No te quedes hasta tarde —le dijo, saliendo del cuarto—.

Descansa.

—Descansa tú también.

Elizabeth apagó la computadora, se cambió y se metió en la cama.

Por costumbre, miró hacia el techo, donde las estrellas pintadas aún brillaban débilmente bajo la luz nocturna.

—¿Cómo sería viajar por el espacio?

—susurró—.

Me gustaría ver qué hay más allá…

Lástima que, en este universo, no se pueda salir del planeta.

Cerró los ojos.

El reflejo de la luna se filtró por la ventana, bañando su rostro con una luz pálida.

Durante unos segundos, el silencio fue perfecto.

Y así, entre pensamientos de galaxias imposibles, se durmió profundamente.

Pero, mientras su respiración se volvía más lenta, algo comenzó a cambiar.

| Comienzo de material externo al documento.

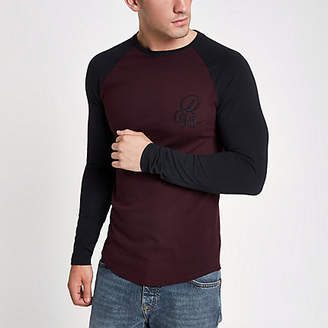 River Island Dark red muscle fit raglan T-shirt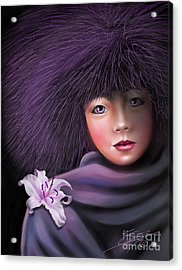 Acrylic Print featuring the painting Purple Delight by Sgn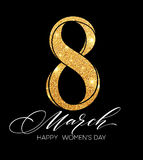 8 March celebration with eight symbol made of gold sparkling glitters. Womens Day concept design. Vector illustration Stock Photos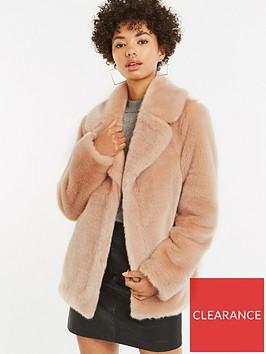 oasis-faux-fur-coat-pale-pinknbsp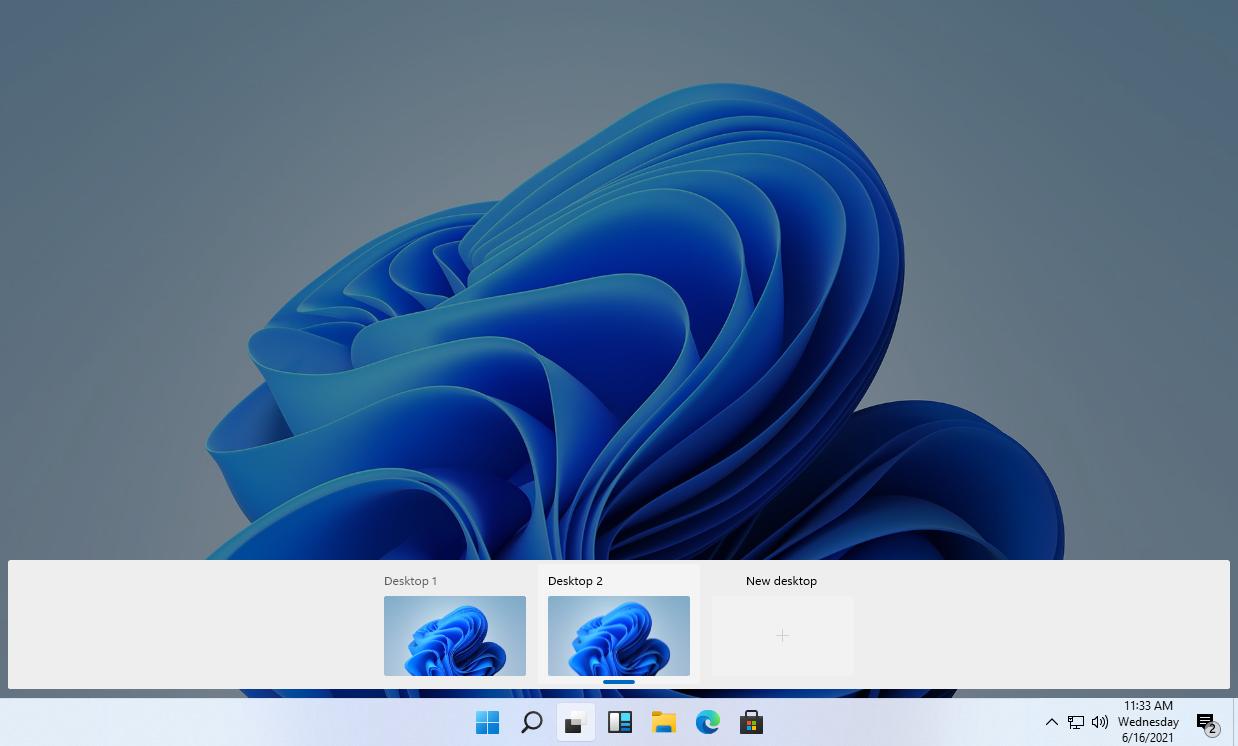 Windows 11泄露版界面欣赏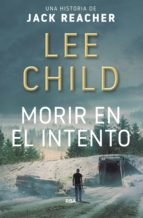 Morir en el intento (ebook)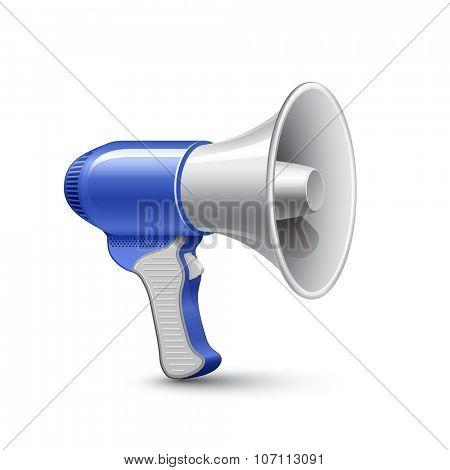 Megaphone. Highly detailed vector illustration of blue loudspeaker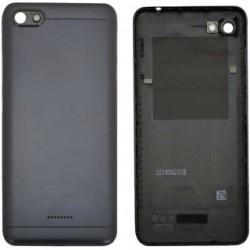 Xiaomi Redmi 6A BatteryCover Black ORIGINAL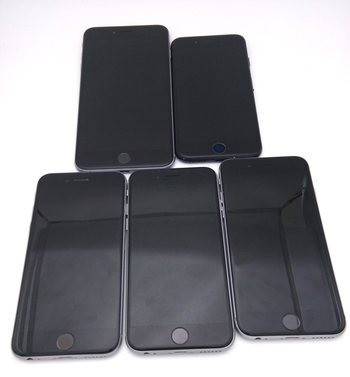 Lot of 5 - Apple iPhones (FOR PARTS OR REPAIR)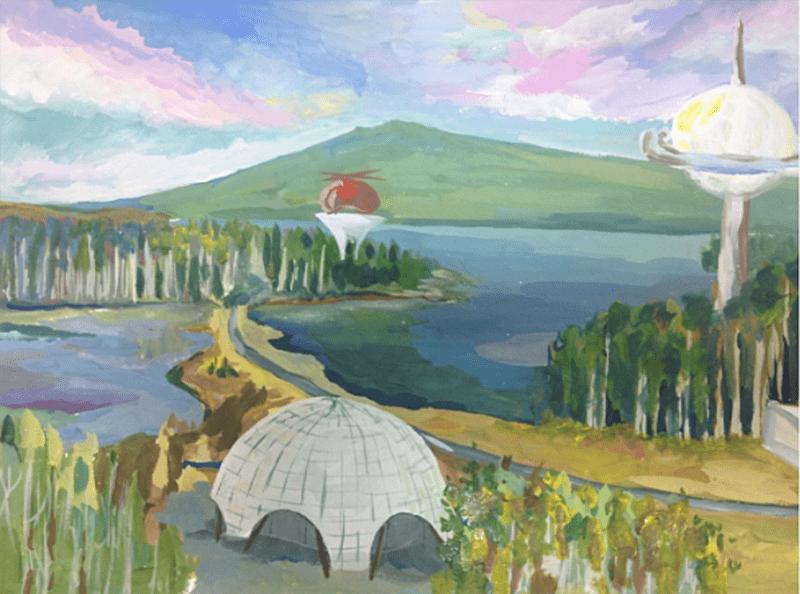 kachkanar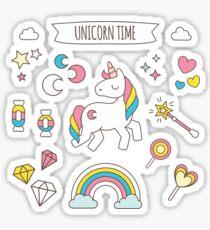 Unicorn Time Sticker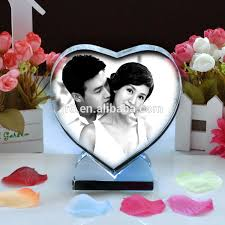 3d laser engraved gifts for newly married buy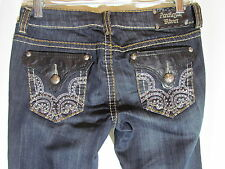 Antique Rivet Black Cropped Jeans Size 27 Faux Leather Pocket Silver Embroidery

El aire pareció hacerse más pesado.

Las estrellas del techo titilaron una vez…

luego otra, más fuerte.

Y entonces, la habitación dejó de ser solo su habitación.

— —¿Tanta luz…?

¿Ya amaneció tan rápido?

—murmuró entre sueños, llevándose una mano al rostro.

Parpadeó.

Todo era blanco.

No había techo, ni paredes, solo un espacio infinito, suave y silencioso.

—¿Un cuarto…

en blanco?

—se incorporó lentamente, confundida—.

Ah, claro, debo estar soñando.

Intentó dar un salto, esperando flotar como solía hacerlo en sus sueños.

Pero cayó torpemente al suelo.

—Vaya… debería poder volar.

Entonces escuchó una risa, tenue, casi como una melodía.

—Aquí no vas a poder volar a tu antojo —dijo una voz femenina, cálida y serena—, aunque… podría hacer que lo hicieras.

Elizabeth giró con sobresalto.

A unos metros, una mujer descansaba en una silla que no recordaba haber visto antes.

Su vestido largo, de un blanco azulado, parecía brillar por sí mismo.

Sus ojos, mezcla de amarillo y turquesa, tenían una profundidad que daba vértigo.

Sus orejas puntiagudas completaban una presencia imposible de ignorar.

—¿Quién eres…?

—preguntó Elizabeth, incapaz de ocultar su asombro—.

(Jamás había tenido un sueño tan claro).

—penso mientras veía a su alrededor.

La mujer sonrió con dulzura.

—Me llamo Binad.

Podría decirse que soy un ángel… o casi un dios.

—Su voz sonaba como un eco en el aire, ligera y firme a la vez.

—¿Un ángel?

—repitió Elizabeth, frunciendo el ceño—.

Ese nombre…

es de uno de los cuerpos… Binad rió suavemente.

—Sé lo que estás pensando, pero no pertenezco a este universo.

El lugar del que vengo está más allá de todo lo que conoces.

Elizabeth la observó en silencio.

El suelo blanco reflejaba sus pies descalzos como si flotaran sobre una nube sólida.

—Entonces…

¿por qué estás aquí?

—preguntó con un tono que mezclaba curiosidad y temor.

Binad cerró los ojos un momento, y su voz se volvió más grave, más real.

—Elizabeth Dalia Mora Arias…

—dijo, pronunciando cada palabra con una calma solemne—.

Has sido elegida para ir a nuestro universo.

El silencio se hizo más denso, como si el aire mismo esperara su respuesta.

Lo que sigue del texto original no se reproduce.